Amazon DynamoDB on Production: FinBox’s Compilation of Lessons Learned in a Year
Guest post by Shourya Pratap Singh, Product Manager and Backend Engineer, FinBox
FinBox is a comprehensive digital lending platform with a focus on underwriting using alternative data. For one of FinBox’s products DeviceConnect, we provide a credit score based on enriched mobile device data for customers. At the time of writing this article, we were scoring close to a million customers per month and ingesting close to 80 GB of new data every day. DeviceConnect makes heavy use of Amazon DynamoDB. Here are the lessons we learned after using DynamoDB in the product for the last year.
Lesson 1: Be sure whether you need Amazon DynamoDB.
DynamoDB makes itself pretty easy to start with. But before even thinking of starting, make sure you have the answer to the question — “Why DynamoDB and is it a good choice for me?” In the case of DeviceConnect, with fixed access patterns and polymorphic data, we needed a highly available NoSQL store to quickly store and retrieve enriched device data. 90% of our tech stack was already serverless (AWS Lambda), and DynamoDB integrates pretty well with it.

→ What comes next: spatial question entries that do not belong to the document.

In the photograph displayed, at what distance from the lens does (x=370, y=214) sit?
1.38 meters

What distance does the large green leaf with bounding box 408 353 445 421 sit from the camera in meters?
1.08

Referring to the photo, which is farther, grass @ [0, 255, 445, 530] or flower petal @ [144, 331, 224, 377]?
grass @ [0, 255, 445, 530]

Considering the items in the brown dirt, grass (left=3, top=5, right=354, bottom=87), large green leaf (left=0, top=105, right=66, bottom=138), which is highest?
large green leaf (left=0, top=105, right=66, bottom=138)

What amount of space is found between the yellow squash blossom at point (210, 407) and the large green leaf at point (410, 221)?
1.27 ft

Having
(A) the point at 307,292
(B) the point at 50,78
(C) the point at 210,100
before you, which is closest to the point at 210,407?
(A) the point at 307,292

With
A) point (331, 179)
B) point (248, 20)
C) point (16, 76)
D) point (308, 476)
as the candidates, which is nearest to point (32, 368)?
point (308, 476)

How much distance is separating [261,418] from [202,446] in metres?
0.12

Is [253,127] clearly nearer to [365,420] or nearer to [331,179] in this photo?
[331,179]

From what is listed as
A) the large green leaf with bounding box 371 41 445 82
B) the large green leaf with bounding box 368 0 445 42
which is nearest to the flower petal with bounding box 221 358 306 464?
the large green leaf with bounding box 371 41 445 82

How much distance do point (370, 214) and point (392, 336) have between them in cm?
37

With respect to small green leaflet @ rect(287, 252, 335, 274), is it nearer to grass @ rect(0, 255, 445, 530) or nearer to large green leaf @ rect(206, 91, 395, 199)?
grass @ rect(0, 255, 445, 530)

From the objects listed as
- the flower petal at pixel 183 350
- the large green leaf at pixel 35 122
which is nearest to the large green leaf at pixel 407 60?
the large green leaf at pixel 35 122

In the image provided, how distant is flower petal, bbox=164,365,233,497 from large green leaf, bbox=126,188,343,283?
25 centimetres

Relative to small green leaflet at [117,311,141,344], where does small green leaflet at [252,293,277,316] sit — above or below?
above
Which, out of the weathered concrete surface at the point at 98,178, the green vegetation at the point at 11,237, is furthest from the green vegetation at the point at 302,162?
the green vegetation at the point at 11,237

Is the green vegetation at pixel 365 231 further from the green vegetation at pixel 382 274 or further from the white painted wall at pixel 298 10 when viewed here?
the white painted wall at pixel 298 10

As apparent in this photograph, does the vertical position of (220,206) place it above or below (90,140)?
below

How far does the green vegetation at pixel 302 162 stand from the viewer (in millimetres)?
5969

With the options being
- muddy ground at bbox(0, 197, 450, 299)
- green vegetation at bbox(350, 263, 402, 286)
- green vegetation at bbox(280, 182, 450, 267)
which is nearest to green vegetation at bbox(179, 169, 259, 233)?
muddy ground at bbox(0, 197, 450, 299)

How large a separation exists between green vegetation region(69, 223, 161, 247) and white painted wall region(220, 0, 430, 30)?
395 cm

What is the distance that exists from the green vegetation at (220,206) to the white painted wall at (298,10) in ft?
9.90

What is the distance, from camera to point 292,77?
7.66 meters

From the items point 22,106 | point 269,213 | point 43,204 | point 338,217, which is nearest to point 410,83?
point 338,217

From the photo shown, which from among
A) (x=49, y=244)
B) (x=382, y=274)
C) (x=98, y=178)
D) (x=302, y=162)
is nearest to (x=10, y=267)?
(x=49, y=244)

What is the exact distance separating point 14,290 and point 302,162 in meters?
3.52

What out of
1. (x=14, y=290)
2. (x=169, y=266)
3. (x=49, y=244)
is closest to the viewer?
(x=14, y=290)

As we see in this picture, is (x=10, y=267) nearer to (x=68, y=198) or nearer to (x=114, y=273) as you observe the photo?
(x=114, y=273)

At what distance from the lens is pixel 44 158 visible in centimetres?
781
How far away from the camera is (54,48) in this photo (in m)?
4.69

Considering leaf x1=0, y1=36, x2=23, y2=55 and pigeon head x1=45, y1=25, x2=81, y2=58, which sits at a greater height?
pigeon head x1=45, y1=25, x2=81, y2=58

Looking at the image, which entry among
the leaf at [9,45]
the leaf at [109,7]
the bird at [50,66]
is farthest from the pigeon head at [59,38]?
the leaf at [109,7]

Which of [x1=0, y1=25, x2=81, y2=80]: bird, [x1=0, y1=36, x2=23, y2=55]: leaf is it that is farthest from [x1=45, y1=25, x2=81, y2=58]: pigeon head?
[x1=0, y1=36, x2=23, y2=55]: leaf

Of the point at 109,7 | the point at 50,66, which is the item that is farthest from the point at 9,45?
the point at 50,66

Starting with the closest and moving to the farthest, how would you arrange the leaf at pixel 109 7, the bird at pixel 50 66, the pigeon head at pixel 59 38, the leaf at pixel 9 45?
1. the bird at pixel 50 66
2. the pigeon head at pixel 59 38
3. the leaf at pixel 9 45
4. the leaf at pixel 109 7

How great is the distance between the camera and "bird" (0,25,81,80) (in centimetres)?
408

Also, being a small team, we didn’t want to invest much in operations, so DynamoDB being a managed service became our choice.
Lesson 2: Know your access patterns before designing the schema.
This is something true for most of the NoSQL databases — you need to know your access patterns before designing your schema.
In DynamoDB, since you are charged based on throughput in DynamoDB (capacity or request units consumed), efficient reading becomes pretty important. By knowing the access patterns before, you can design schemas with appropriate partition and sort key so that there is the least amount of data scanned (and lower bills), every time you query.
For example, while querying, adding filter expressions doesn’t influence the cost. This is because the filter is applied after reading all the items fetched based on partition key and sort key range conditions. Patterns like Hierarchical Sort Key (Composite Sort Key) can be used to address this problem. As illustrated in the two diagrams below, using a composite sort key reduces the rows fetched during a query operation, shown with the rectangle.
In this amazing talk at AWS re:Invent 2018, Rick Houlihan showed that knowing the access patterns beforehand, a single DynamoDB Table can handle access patterns of a multi-table relational database. The AWS Developer Guide also mentions that most well-designed applications require only one table. Some of the techniques that help us design such a table are:
· Index Overloading: Here a single attribute pk is used to store primary keys for all different modeled relational tables.
· Sparse Index: this is used to model tables when we have to access a small subsection of it. An example would be using an alternate sort key (LSI),which is present only in a few rows.
· Adjacency List: This concept is derived from graph theory and can be used to model many-to-many relationships. Here, each edge is represented by an edge, and partition key denotes the source node and sort key the target nodes. This is shown in the diagram below, where an invoice contains multiple bills and one bill can be part of multiple invoices as well.
The problem with designing a single DynamoDB table is that only the people who designed it can understand the data by looking at it. It requires proper design documentation explaining the design choices based on access patterns. If not documented well, it can be difficult while onboarding new employees.
Lesson 3: LSI can only be created during table creation, and GSI creation later on large tables can be expensive.
Local Secondary Indexes (LSI) can only be defined at the time of table creation, making it pretty difficult to implement new access patterns at a later time (adding LSI restrict the size per partition to 10 GB).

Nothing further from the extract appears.